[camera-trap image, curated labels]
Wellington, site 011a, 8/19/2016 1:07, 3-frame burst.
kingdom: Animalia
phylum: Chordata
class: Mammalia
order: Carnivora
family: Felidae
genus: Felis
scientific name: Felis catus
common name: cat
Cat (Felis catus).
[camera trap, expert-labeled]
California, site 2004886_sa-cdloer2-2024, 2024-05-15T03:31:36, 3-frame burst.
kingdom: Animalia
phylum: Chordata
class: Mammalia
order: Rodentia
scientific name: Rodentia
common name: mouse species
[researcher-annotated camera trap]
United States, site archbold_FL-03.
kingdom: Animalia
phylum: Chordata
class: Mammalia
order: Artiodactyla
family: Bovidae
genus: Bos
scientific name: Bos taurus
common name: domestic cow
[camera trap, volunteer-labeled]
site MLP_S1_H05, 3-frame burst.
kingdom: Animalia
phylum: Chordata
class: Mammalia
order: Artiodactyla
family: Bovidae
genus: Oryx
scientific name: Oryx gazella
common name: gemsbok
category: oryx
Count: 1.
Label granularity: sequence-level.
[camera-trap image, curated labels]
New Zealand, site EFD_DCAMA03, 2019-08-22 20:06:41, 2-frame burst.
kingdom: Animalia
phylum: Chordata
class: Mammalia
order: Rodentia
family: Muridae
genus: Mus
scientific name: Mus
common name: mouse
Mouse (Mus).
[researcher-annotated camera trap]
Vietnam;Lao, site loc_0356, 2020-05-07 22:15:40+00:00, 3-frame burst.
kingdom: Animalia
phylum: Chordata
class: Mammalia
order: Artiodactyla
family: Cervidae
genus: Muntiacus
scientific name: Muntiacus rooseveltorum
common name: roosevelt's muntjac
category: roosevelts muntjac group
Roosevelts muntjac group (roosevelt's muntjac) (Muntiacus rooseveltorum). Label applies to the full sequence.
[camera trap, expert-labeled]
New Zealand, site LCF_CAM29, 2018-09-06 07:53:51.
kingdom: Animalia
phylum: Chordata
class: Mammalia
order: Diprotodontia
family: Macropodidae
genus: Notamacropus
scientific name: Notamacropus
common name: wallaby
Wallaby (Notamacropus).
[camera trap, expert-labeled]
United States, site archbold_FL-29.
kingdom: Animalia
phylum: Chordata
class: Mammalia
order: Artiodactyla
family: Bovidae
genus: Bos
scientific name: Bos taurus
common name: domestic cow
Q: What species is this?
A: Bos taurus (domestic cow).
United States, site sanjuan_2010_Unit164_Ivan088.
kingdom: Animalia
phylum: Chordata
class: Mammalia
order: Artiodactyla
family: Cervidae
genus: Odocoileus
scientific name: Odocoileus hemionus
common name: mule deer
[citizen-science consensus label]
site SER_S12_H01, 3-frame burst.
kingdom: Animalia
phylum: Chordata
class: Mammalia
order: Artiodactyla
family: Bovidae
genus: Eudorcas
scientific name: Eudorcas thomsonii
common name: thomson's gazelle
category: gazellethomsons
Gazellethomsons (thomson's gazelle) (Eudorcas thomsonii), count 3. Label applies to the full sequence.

> ACTION ITEM
When a line in the listing includes the word "frame", report that line in full.

> WRITTEN SOLUTION
Wellington, site 011a, 8/19/2016 1:07, 3-frame burst.
California, site 2004886_sa-cdloer2-2024, 2024-05-15T03:31:36, 3-frame burst.
site MLP_S1_H05, 3-frame burst.
New Zealand, site EFD_DCAMA03, 2019-08-22 20:06:41, 2-frame burst.
Vietnam;Lao, site loc_0356, 2020-05-07 22:15:40+00:00, 3-frame burst.
site SER_S12_H01, 3-frame burst.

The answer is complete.